Work order 1:
According to the article on XML data binding with Castor, what three issues does a developer face with XML?
Work order 2:
Carry on writing the article on XML data binding with Castor, picking up right after its final sentence.

Document text:
++++++

XML Data Binding with Castor
By Scott L. Bain
Senior Consultant
Net Objectives

XML is popping up everywhere, permeating technologies at just about every layer of software development. Whether you are building applications, utilities, tools, or frameworks, you’re probably using XML, considering XML, or anticipating the need to integrate with other packages that do.

From the standpoint of the developer, there are three issues to be dealt with: how do we read XML, how do we process it, and how do we write it. Put another way, we need to find an easy and flexible way to make good use of XML without significantly increasing development time or over-complicating our projects.

Enter data binding.

As good Java developers we would naturally prefer to deal with our data in an object model, instantiating data beans to represent each entity and populating their state. And, ideally, we’d like the model to be structured in such a way as to make our use of it the simplest and most straightforward task possible. The process of getting the state information "into" our data model before we make use of it, and "back out" to XML when we are done (if we’ve made any changes, for instance), is called "binding".

At first blush this would seem to be a parsing task, and one certainly could tackle it that way. The purpose of this article, however, is to point out a much better alternative for some applications.

Why not SAX?

If you’re familiar with SAX (the Simple API for XML), it’s easy to see how you could code an implementation of the ContentHandler interface, which could then instantiate objects in an object model, populate their state, and link them together in a hierarchy. Consider the following XML structure:

<customer ID = ""fbs0001">
	<firstName>Fred</firstName>
	<MI>B.</MI>
	<lastName>Scerbo</lastName>
</customer>

The object model here would be a simple one: the Customer class has one attribute, a string to hold an ID, and three member objects, each a reference to an instance of one of the other three classes FirstName, MI, and LastName. Add the proper accessor methods (getters and setters) to make them proper javabeans and our classes would look something like this:

public class Customer {
	private String myID;
	private FirstName myFirstName;
	private MI myMI;
	private LastName myLastName;

	public void setID (String anID) {myID = anID;}
	public String getID(){return myID;}
	public void setFirstName(FirstName aFirstName){
myFirstName = aFirstName;
}
	public FirstName getFirstName(){return myFirstName;}
	public void setMI(MI aMI){
myMI = aMI;
}
	public MI getMI(){return myMI;}
	public void setLastName(LastName aLastName){
myLastName = aLastName;
}
	public LastName getLastName(){return myLastName;}
}

public class FirstName {
	private String myText;
	public void setText(String text){myText = text;}
	public String getText(){return myText;}
}

public class MI {
	private String myText;
	public void setText(String text){myText = text;}
	public String getText(){return myText;}
}

public class LastName {
	private String myText;
	public void setText(String text){myText = text;}
	public String getText(){return myText;}
}

SAX uses a callback strategy to parse XML. You instantiate a copy of the parser (let’s say, the Xerces parser from Apache), hand it the XML source to parse, and give it a reference to a class of your own design that implements the ContentHandler interface. Then the parser "calls back" to that ContentHandler implementation as it parses the XML.

++++++

Given records:
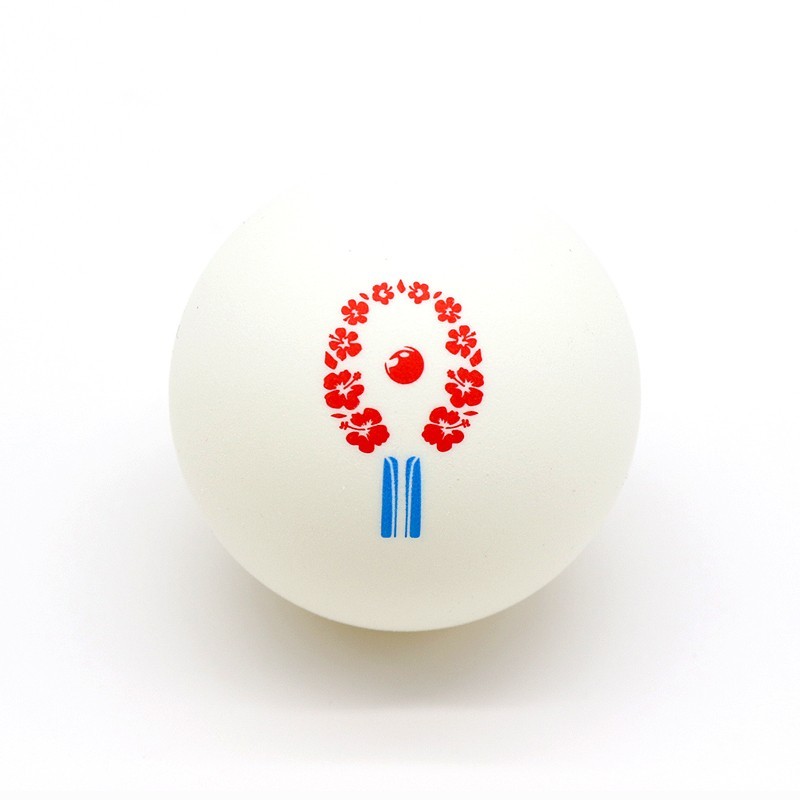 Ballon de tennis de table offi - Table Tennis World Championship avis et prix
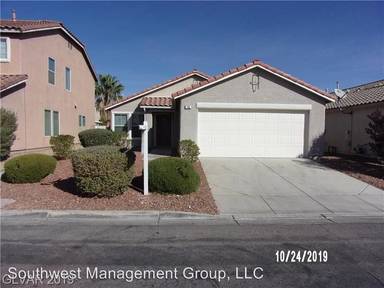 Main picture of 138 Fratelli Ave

++++++

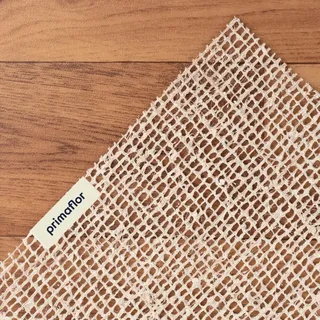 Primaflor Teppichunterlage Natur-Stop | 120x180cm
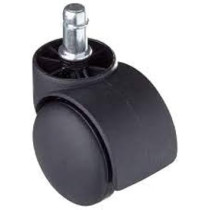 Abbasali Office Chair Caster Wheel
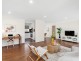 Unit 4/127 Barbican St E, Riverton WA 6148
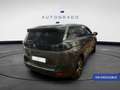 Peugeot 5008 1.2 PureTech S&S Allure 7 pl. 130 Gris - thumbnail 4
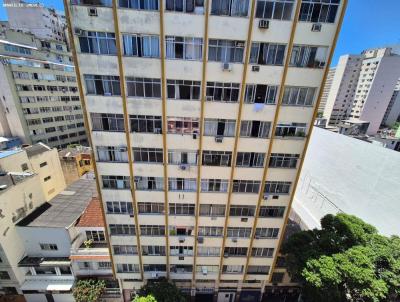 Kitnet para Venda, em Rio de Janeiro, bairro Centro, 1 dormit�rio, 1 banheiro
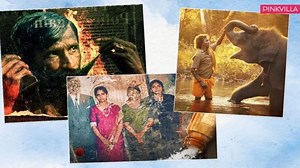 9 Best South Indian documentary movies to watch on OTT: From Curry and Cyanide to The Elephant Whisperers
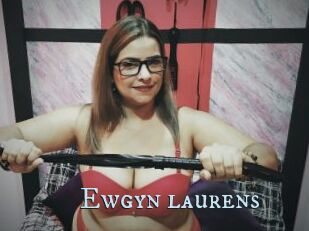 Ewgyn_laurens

++++++

Task answer 1:
How to read XML, how to process it, and how to write it.

Task answer 2:
This interface includes methods for each sort of thing the parser will run into as it parses the XML – startElement(), endElement(), characters(), and so on. By designing these methods to instantiate the proper objects in our model, we can successfully bind the XML to the object model, at least on the "in" side of the problem.

However, this is rather ugly.

First of all, SAX does not keep track of context. There are separate methods called for the start of an element and the characters the element contains. Thus, it’s up to your implementing class to keep track of which databean is currently "under construction" so that the right state goes into the right bean.

For example, in the rather simple XML above we’ll get a call to startElement() when the opening tag of <customer> is reached. Naturally, we’ll want to instantiate a Customer object. This same call will hand us the ID attribute, so we’ll have what we need to call setID on the new Customer instance. However, the next thing that will happen is another call to startElement(), this time responding to the opening tag for the <firstName> element. The fact that we’ve got a partially-built <customer> to add this new object to has to be dealt with in the method, and we’ve not even discussed how we’re going to respond to the characters() method call when the first name "Fred" is processed.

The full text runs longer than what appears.